Hi Shai, and thank you for your extensive reply, which allows me to explain my views.
DeleteRegarding “What translators already do”: translators do these things indeed, but they now have to do it faster as the volume of data grows. And to complete more and more work, they need assistants and a solid tech backbone, which is NMT as I write.
It is like explaining that you’d better take your car or the train or plane to travel from one country to another, and someone in the crowd says that “we already do that” with a horse carriage. The image is a bit rough, but quite self-explanatory.
Translators expressed the same doubts and concerns when the translation memories were created: translation memories store our translations that will be reused, we will no longer have work as everything will already come from the memories, etc., and look what happened: companies create more products and need more supporting material to localize, TMs are not applicable to all clients who have very specific jargon, new content needs translation.
And while these translation memories are now part of our daily work, we still translate!
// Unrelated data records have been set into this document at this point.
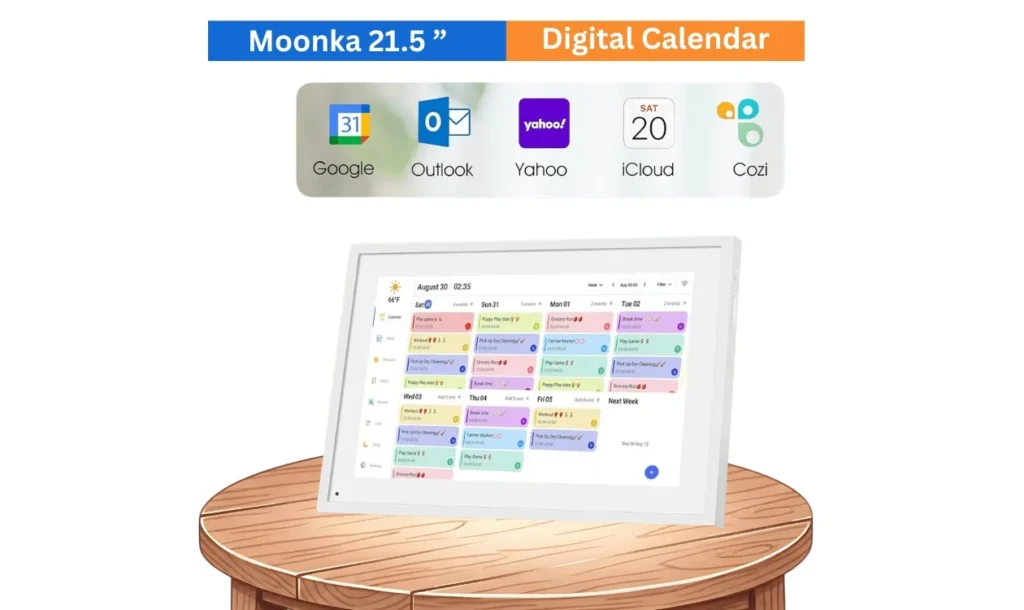 Moonka 21.5 Inch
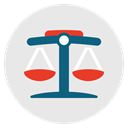 judge, legal, law, Balance, Court, justice Lavender icon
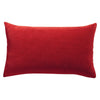 Coussin Uni Elise Groseille - 40X65 CM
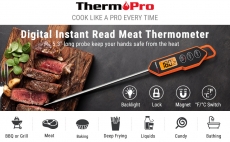 ThermoPro TP01H, ������� ��������� �� ����� �� ����������� ����� � ��������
Now, on the ability to write, I agree with you, but to a certain extent. The ability to master your language is one core skill, the ability to meet the clients’ expectations is now even more crucial.
There are countless examples of wrong formulas, weak wording and more-than-unusual client preferences that show how unimportant our ability to write is. Professional translators are very sad when their beautiful piece of translation altered, trampled and mixed in to chunks of jargon by a client, but this happens more and more.
Several clients value this ability to write and value translators that go beyond the simple translation process. But many content providers need “publishable” content, not “nice” content (even if they say the contrary).
On “non-specialized translators”, what I mean is that a translator specialized in, say, automotive content can also deal with standard IT content or even standard medical content (like troubleshooting procedures or a manual for a syringe pump), if they have a robust MT engine, clean and extensive translations memories and glossaries.
Provided that the translator is professional and is doing is homework correctly. Because technology and machine translation shall not prevent us to do some research. You say that “Machine Translation is not a magic bullet solution for bridging fundamental knowledge”: it does not entirely, but it can, for some content. We can view NMT and ling tech as a rope bridge, where company buyers already expect a concrete bridge able to process their wagons of content. But still, there is a way to cross the detroit.
Finally, “non-specialized” does not mean “amateur” to me. This blog was not intended to people who consider or practice translation as a casual activity. But I meant to explain that professional translators could also use new technologies to extend, step by step, their area of specialization and their productivity as well.